Home > Intel Communities > Open Port IT Community > The Server Room > Blog > Tags > data_center_manager

The Server Room Blog

4 Posts tagged with the data_center_manager tag
0

In spite of significant gains in server energy efficiency, power consumption in data centers is still trending up.  At the very least, we can make sure that the energy expended yields maximum benefit to the business.  A first step in managing power in the servers in a data center is having a fairly accurate monitoring capability for power consumption.  The second step is to have a number of levers that allow using the monitoring data to carry out an effective power management policy.

 

While we may not be able to stem the overall growth of power consumption in the data center, there are a number of measures we can take immediately:

· Implement a peak shaving capability.  The data center power infrastructure needs to be sized to meet the demands of peak power.  Reducing peaks effectively increase the utilization of the existing power infrastructure.

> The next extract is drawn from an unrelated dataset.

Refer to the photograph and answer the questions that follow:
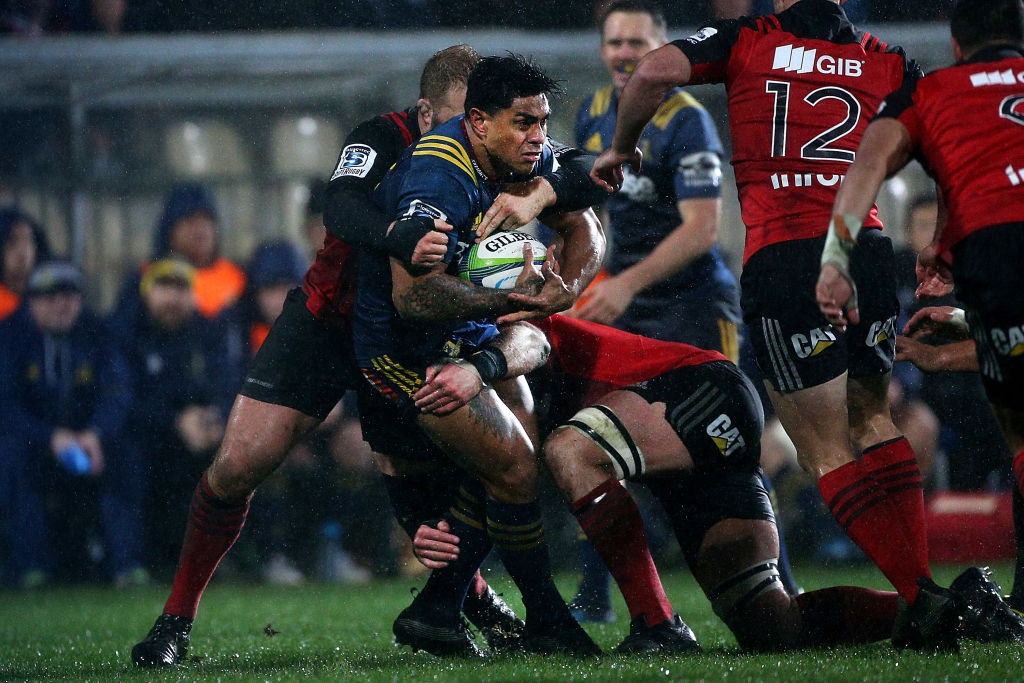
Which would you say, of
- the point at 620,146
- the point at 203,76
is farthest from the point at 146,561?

· Be smart about shifting power consumption peaks. All the watts are not created equal.  The incremental cost of generating an extra watt of power during peak consumption hours is much higher than the same watt generated in the wee hours of the morning.  For most consumer and the smaller commercial accounts flat rate pricing still prevails.  Real time pricing (RTP) and negotiated SLAs will become more common to put the appropriate economic incentives in place.  The incentive of real time pricing is a lower energy bill overall, although the outcome is not guaranteed.  In pilot programs residential consumers have complained that RTP result in higher electricity costs.  With negotiated SLAs the customer can designate a workload to be subject to lower reliability; for instance, instead of 3 9’s, or outages amounting to about 10 hours per year, the low reliability workload can be designated as only 90 percent reliable, and can be out on the average of two hours per day.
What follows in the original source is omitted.